___ Working data
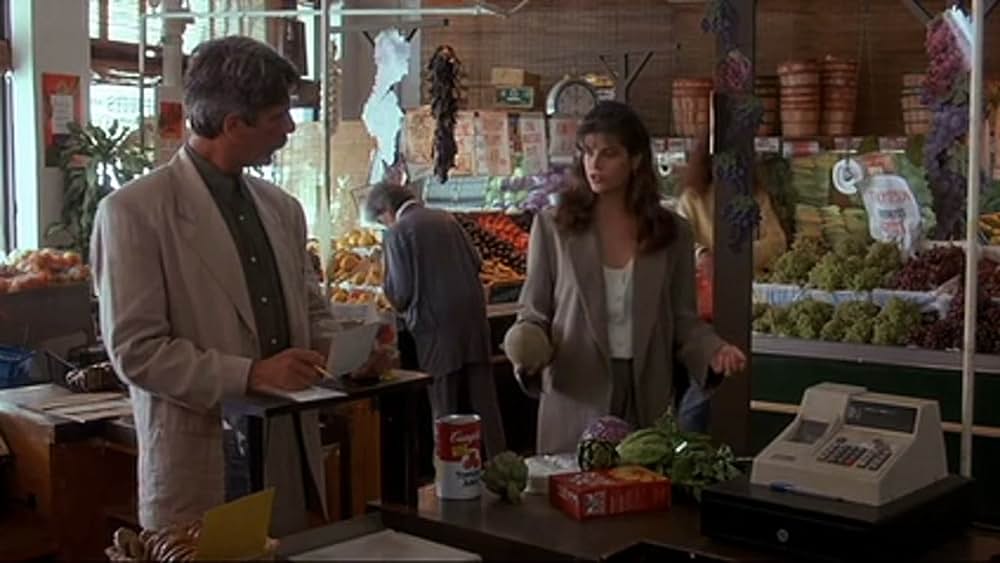 マージョリーの告白の画像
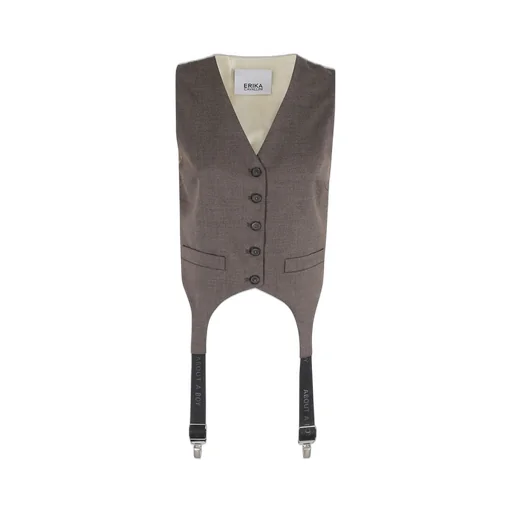 Robby Gilet Jacket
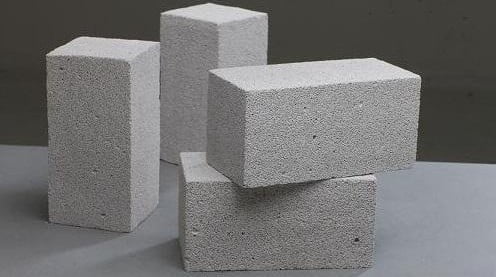 bê tông xốp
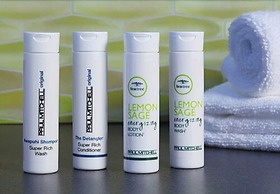 Residence Inn by Marriott Gaithersburg Washingtonian Center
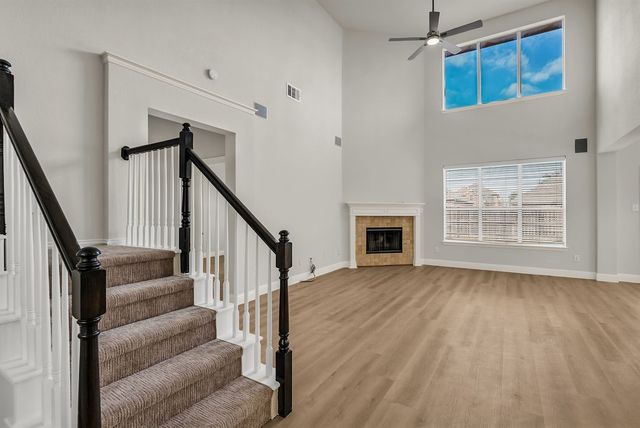 2329 Evening Song Drive, Little Elm, TX 75068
______
■ Task brief ■
Could you reproduce exactly the lines from the one containing "Residence Inn by" through the last line of the records, both included, leaving out the pictures?

■ Solution for this problem ■
 Residence Inn by Marriott Gaithersburg Washingtonian Center
 2329 Evening Song Drive, Little Elm, TX 75068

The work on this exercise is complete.